Lord Trayner—The first question is, whether the pursuer is bound to put in issue “want of probable cause” as well as malice, and I agree with your Lordship that he is. There seems, as your Lordship has said, to be some difficulty in determining, according to the older cases on the subject, what exactly is the rule or principle on which these words are or are not required to be put in issue. But the recent case of Croucher v. Inglis seems to afford a rule on the subject which I am prepared to adopt. I venture to express my concurrence with the opinion thus expressed by Lord Shand, viz., that “where there is a duty, or rather a right,” on the part of the writer to write and send the writing complained of, in such a case “the issue which the pursuer takes must embrace malice and want of probable cause.” The more limited view of the Lord President in the same case would, however, if applied here lead to the same result. For in the present case the defender stood in the position of a public official charged by statute with the duty of entering in his official log any act of wilful disobedience on the part of any member of the crew, and of reporting to the public authorities such entries, by delivery of the log itself within forty-eight hours after his arrival in port. Indeed, this case would be covered by the rule which required want of probable cause to be put in issue in all cases where the ground of action was that information had been given to the public authorities that a crime had been committed. The wilful disobedience of orders on board ship is a crime under the Merchant Shipping

Page: 320

Act of 1854, and the defender in reporting it to the public authorities would have been entitled to the protection afforded by the words “want of probable cause” had there been no duty on him to make the report beyond the duty which every citizen has of making such a report. But the duty on the defender to make the entry now complained of in the log-book, and to report it to the public authority, was more than a moral duty.

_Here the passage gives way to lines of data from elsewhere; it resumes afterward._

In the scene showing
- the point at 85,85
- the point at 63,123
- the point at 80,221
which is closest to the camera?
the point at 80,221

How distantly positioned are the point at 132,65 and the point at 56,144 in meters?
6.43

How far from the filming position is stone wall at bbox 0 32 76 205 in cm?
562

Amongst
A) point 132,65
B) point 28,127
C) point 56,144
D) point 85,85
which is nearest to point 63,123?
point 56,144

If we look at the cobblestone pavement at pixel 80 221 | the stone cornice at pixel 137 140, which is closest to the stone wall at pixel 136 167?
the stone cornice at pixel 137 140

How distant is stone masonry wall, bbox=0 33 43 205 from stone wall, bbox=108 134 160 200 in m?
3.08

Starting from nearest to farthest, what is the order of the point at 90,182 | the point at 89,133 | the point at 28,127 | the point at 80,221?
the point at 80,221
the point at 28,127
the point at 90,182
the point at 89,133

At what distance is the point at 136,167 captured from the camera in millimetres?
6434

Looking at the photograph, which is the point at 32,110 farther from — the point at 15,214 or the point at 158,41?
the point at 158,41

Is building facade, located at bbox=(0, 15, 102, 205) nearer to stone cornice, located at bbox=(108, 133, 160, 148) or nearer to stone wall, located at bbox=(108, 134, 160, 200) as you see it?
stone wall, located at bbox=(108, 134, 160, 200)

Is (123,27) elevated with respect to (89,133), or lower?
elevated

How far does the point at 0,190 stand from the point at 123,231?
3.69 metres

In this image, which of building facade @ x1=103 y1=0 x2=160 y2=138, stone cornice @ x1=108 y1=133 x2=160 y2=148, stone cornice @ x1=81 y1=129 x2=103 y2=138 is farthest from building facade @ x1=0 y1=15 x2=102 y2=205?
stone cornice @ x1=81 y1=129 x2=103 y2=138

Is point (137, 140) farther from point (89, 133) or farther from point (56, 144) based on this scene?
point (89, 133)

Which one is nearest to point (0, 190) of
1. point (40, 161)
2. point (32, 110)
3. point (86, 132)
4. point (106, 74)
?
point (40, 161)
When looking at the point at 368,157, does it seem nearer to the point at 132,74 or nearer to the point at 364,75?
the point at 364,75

It is imposed upon him by statute, and a failure on his part to perform that duty would have subjected him in a penalty. Whether, therefore, the older and more limited rule is applied, or the more recent and wider rule of Croucher v. Inglis, I think the pursuer in this case is bound to put in issue that the report complained of was made not only maliciously but also without probable cause. The next question is, Can the pursuer be allowed such an issue in this case? I think not. The pursuer's statements show beyond any question that the defender had probable cause for believing and saying that the pursuer had been guilty of wilful disobedience, and it is remarkable that the pursuer did not offer to the defender any explanation of his conduct which might have altered or modified the defender's view of that conduct either at the time when he was ordered off duty on account of his disobedience, or at the time when he was furnished with a copy of the entry made in the log. Without any explanation offered or made, the defender could come to no other conclusion than that the pursuer's disobedience was wilful. I am therefore for refusing any issue, and think the defender should have absolvitor.

Lord Young was absent.

The Court dismissed the action as irrelevant.

Counsel:

Counsel for the Appellant— Salvesen— Dickson. Agents— Beveridge, Sutherland, & Smith, S.S.C.

Counsel for the Respondents— M'Clure— M'Kechnie. Agents— D. MacLachlan, S.S.C.